The launch of the Juno spacecraft last Friday gets us back in business around the Solar System’s largest planet, but also has useful exoplanet implications. To understand why, consider just one of the instruments carried aboard the spacecraft. The Jupiter Energetic-particle Detector Instrument (JEDI) is designed to measure how energetic particles flow through Jupiter’s magnetosphere and interact with its atmosphere. Developed at Johns Hopkins Applied Physics Laboratory, JEDI will be looking at the interactions that produce the most powerful auroral phenomena in our system, and what we will learn has broad applications.
After all, new tools like the Low Frequency Array (LOFAR) are coming online, bringing hitherto unavailable sensitivity to radio frequencies below 250 MHz. Not so long ago, Jonathan Nichols (University of Leicester) proposed using LOFAR to look for aurorae similar to those on Jupiter in exoplanetary systems. In fact, his research shows that gas giants in orbits up to 50 AU might be detectable from Earth even if their host star is as far as 150 light years from our planet. That’s a useful addition to our toolkit, for gas giants in wide orbits take a long time to identify using radial velocity methods, which are much more sensitive to the massive tug of a closer in ‘hot Jupiter.’

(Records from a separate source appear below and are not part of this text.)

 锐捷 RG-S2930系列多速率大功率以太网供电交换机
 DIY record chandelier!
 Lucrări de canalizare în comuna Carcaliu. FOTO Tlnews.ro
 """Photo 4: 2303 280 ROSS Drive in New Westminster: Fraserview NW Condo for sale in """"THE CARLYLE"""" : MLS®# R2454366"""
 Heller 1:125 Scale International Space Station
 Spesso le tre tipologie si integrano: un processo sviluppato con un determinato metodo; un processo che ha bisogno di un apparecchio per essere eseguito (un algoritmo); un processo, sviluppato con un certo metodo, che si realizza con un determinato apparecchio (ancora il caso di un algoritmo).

Image: NASA’s Juno spacecraft is shown in orbit above Jupiter’s colorful clouds in this artist’s rendering. Juno will arrive at Jupiter in 2016 to study the giant planet from an elliptical, polar orbit. The spacecraft will repeatedly dive between the planet and its intense belts of charged particle radiation, coming only 5,000 kilometers (about 3,000 miles) from the cloud tops at closest approach. Credit: NASA/JPL-Caltech.
The first spacecraft designed explicitly for a magnetic mapping mission, Juno will be operating in a tough environment, one in which electrons, protons and ions are energized by the planet’s fast rotation. Other than the Sun, no other destination NASA has visited presents such radiation challenges. In this orbit, Juno will need to take advantage of a protective shield made of titanium to preserve its sensitive electronics. This ‘vault’ weighs about 200 kilograms and should dramatically extend the life of the spacecraft’s instruments. Juno will circle Jupiter’s poles for a year after arrival in the summer of 2016, the choice of orbit adding its own radiation protection — the spacecraft will spend little time in the intense radiation belts around Jupiter’s equator.
The elliptical orbit will bring Juno closer to the giant planet than any other spacecraft, its polar orbits covering the entire globe during the course of an Earth year. At its closest, the spacecraft will feel the full brunt of the magnetic field, some 10 to 12 Gauss (Earth’s field is about half a Gauss), while further out — Juno will range farther out than the orbit of Callisto — it should encounter a field 10 million times weaker. Each of its magnetometers is equipped with two star cameras to determine the sensor’s orientation in space, allowing exquisite accuracy in measurement. Variations in the magnetic field will help scientists visualize how the planet’s magnetic system operates and offer insight into the planetary dynamos of gas giants.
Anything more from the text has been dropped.